In order to find the right college, decide what is most important to you: the availability of a major, professor involvement, size, availability of times classes are offered, location, etc. Look for a school that has the same priorities and values as you do. Visit the college before making a decision to make sure that it fits. Once the decision has been made, make the most out of the college experience by getting involved, get to know professors and other students. Find ways to become part of the school. Enjoy the random and diverse activities that go on within the school. Invest in relationships with others and in classes.
I would recommend visiting each prospective college in person before making a final decision. Don't worry too much about the Admssions process- it's more difficult to choose a school than to get in to one. Once you're there, remember that you're in college to get a degree, not to party. While college is a blast, it is ultimately an experience that is supposed to prepare you for life.
When looking for a school, find graduates who are not paid by the institution and listen to what they have to say. It is the non-donors who testify to the strong characteristics of the school who will give you the most trustworthy insight to what your experience is going to be like.
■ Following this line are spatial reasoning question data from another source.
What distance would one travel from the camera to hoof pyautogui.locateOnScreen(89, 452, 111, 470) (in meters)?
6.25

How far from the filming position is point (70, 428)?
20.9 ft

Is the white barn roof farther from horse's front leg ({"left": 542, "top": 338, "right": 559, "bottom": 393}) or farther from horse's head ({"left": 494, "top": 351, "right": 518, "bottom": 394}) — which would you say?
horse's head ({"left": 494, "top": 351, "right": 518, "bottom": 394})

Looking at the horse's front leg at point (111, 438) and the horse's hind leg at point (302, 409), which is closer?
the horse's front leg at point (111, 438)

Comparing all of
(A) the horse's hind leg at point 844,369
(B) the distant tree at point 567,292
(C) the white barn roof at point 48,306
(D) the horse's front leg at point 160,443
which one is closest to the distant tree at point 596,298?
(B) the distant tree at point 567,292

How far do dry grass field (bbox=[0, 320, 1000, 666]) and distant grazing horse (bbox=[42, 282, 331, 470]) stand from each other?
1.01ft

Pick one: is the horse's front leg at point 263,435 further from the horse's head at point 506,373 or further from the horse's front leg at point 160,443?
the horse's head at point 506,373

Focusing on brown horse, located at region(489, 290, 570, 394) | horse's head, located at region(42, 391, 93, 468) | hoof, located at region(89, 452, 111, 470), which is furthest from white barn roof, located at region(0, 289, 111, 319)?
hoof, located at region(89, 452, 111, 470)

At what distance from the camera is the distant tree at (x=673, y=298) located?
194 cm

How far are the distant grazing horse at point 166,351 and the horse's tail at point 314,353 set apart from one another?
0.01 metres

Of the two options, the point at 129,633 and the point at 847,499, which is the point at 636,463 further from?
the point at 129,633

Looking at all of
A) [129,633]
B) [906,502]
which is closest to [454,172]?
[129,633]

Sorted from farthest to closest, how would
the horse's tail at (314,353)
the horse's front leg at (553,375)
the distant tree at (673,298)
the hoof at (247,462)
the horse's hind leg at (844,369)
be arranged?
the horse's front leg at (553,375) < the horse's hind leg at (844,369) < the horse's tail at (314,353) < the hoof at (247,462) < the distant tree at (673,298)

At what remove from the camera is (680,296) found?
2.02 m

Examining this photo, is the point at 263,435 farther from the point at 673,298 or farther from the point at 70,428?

They aren't being paid by the school to recruit students, so you know that their testimony of their time spent on the campus is uninfluenced by outside factors. Once you find the school, a good rule of thumb is to know that what you will get out of your time in college as entirely based on how much you put into it. Open your dorm door, go to different school functions, and get involved with your academic department. Don't waste your time locked up in your dorm, playing video games. Use your time wisely and do not become too overly committed. Find what you are good with and do it well, learn to say no to the other options. There will always be other opportunities. Study abroad while you still have the freedom to travel, it is much harder to after you have graduated.
The things that you love to do will probably have a big impact on your major. Try to think of all your skills and hobbies when you decide on a major.
I don't know.
In order for one to adequately choose a school that will benefit them academically, spiritually, socially and economically, one must research. You can't expect to fit in at any college or university across the country, and you most certainly can't rely on scholarships and government grants to get you where you need to go. To find the right college, learn about yourself. What are your likes/dislikes? What are your pet peeves? How do you relax? Each of these will determine which school will suit you best. If you hate hustle and bustle, an urban school is probably not for you.
Likewise, in order to make the most of your college experience, don't be afraid to get involved. Most schools offer a wide variety of extra-curricular activities in which you can participate, so don't be afraid to sign up for things and commit. On the flip-side of that, be careful not to over-commit, because when the rubber meets the road, you'll appreciate the little time you have to relax.
All in all, know yourself, learn about the schools, and get involved.